Мечта Седова о достижении Северного полюса, как и мечта Андре, Нансена, Каньи и других его предшественников, не осуществилась. Но своим личным мужеством они завоевали признание всего человечества.
«Седов» выброшен на камни
Мы не заметили, как наступило утро. На корабле заработала лебедка.
— Ну вот и начинается трудовой день, — сказал Визе.
Чтобы облегчить и ускорить разгрузку судна, капитан подвел ледокол ближе к берегу. До него оставалось меньше 50 метров. Разгрузкой и расчисткой площадки под дом занимались все члены экспедиции.
Через два дня на берегу уже стучали топоры и визжали пилы плотников, укладывавших первые венцы сруба. Мы с Эрнстом начали делать котлованы под бетонные основания для мачты и оттяжек. Динамит плохо брал вечную мерзлоту. Пришлось отогревать грунт кострами.
Благодаря хорошей солнечной погоде работа на берегу и корабле кипела день и ночь. Трудились все с удвоенной энергией. Дело двигалось споро.

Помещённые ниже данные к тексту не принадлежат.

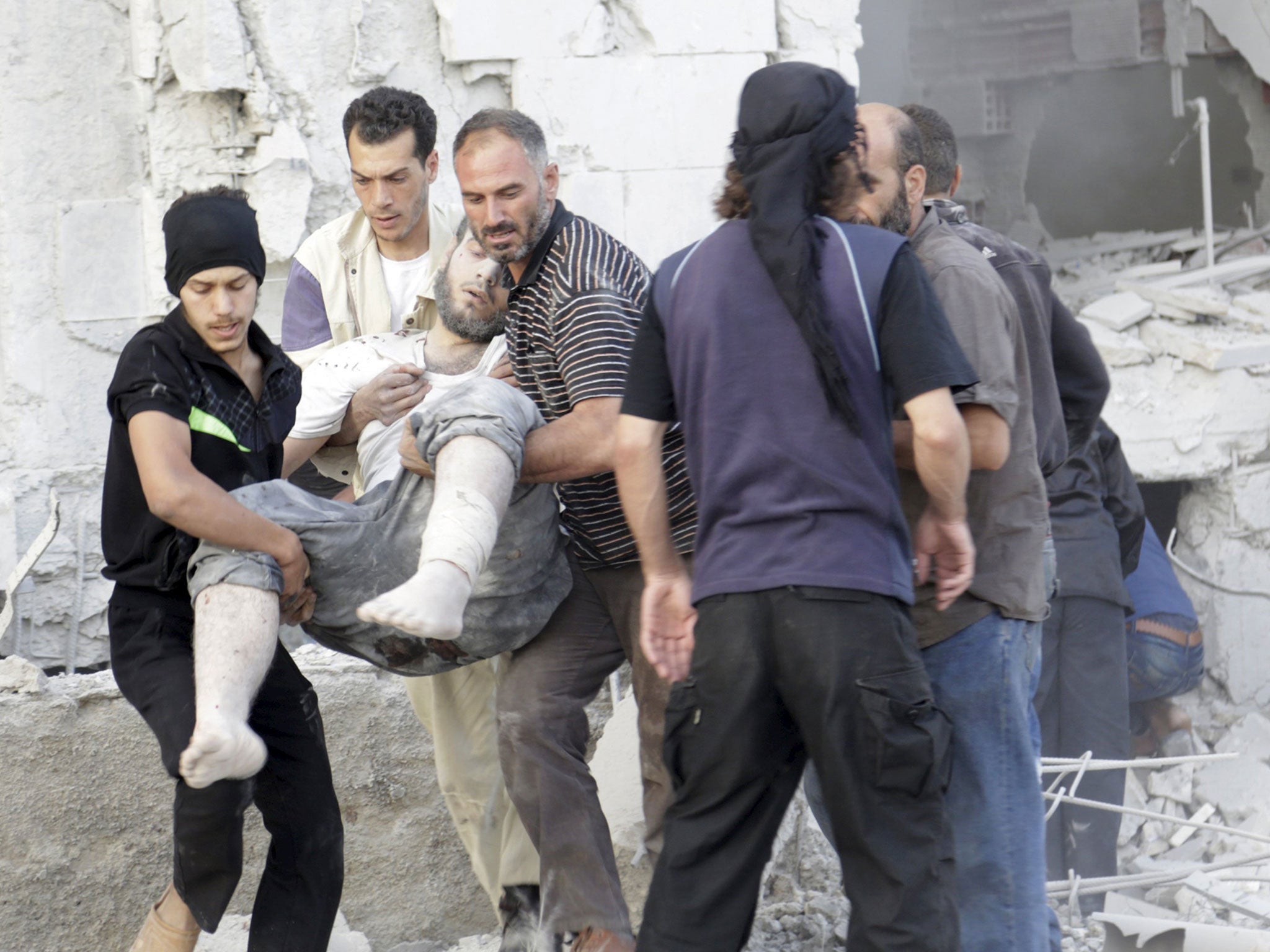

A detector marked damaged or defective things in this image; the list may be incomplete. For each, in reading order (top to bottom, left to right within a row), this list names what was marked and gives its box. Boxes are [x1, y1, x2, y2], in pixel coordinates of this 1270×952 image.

cracked wall [0, 0, 863, 670]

В это время произошло событие, которое могло наделать много бед. В бухту периодически, два раза в сутки, вместе с приливом приплывали льды. Сделав круг, они вместе с отливом уходили обратно в Британский канал. Ничто не настораживало нас. Но 6 августа в бухту вошло большое ледяное поле. Слегка коснувшись корпуса «Седова», оно стало прижимать судно к берегу. Предпринимать нам что-либо было уже поздно. Скрежет форштевня свидетельствовал о том, что ледокол плотно уселся на камни. Бешено заработал винт, забился, как в судорогах, корабль, но сдвинуться с мертвой точки не смог ни на миллиметр.
Положение становилось отчаянным. Ледокол мог погибнуть, и тогда зимовать пришлось бы не только нам, семерым, но и всей экспедиции. Нужно было сделать все возможное, чтобы снять «Седова» с камней, в противном случае новый напор льдов мог выкинуть корабль еще дальше на берег, и тогда уже— навсегда.
Капитан решил воспользоваться стоящим на мели невдалеке от «Седова» большим айсбергом и подтянуться к нему тросом. Но пока заносили трос вокруг айсберга и закрепляли на лебедке, на якорную цепь «уселся» небольшой айсберг, плывший вместе со льдами, и прижал ее к грунту.
К счастью, айсберг удалось подорвать динамитом, и якорная цепь освободилась.
Капитан попытался еще раз стащить ледокол с камней. Загрохотала лебедка, выбирая трос, и одно» временно на «полный вперед» заработала судовая машина. Все было безуспешно: корма судна по-прежнему была на берегу.
Тогда Воронин принял новое решение: разгрузить кормовые трюмы и загрузить нос судна, перекачать воду из кормовых цистерн в носовые.
Это была, казалось, немыслимая работа. Нужно было выгрузить из трюмов, перетащить и снова погрузить не меньше тысячи тонн громоздких грузов и колоссальное количество угля. Все превратились в грузчиков: профессора, корреспонденты, рабочие...
Тридцать два часа «Седов» сидел на камнях, пока наконец перегрузка не была окончена. В носовой трюм дополнительно накачали забортной воды и повторили маневр с подтягиванием к айсбергу. Сначала корпус ледокола качнулся, а затем, скрипя и дрожа, стал медленно сползать с камней. Но судно получило серьезную пробоину, и один из отсеков сразу наполнился водой. Откачать ее было невозможно. К счастью, непроницаемые перегородки не пустили воду дальше, поэтому и с пробоиной можно было продолжать плавание.
После этого случая переменили стоянку судна, отвели его в более безопасное место. Небезынтересно отметить, что спустя четыре часа после того, как ледокол был снят с камней, на это место надвинулось новое ледяное поле, которое на 5 метров вылезло на берег. Не уйди «Седов» вовремя, его песня была бы спета.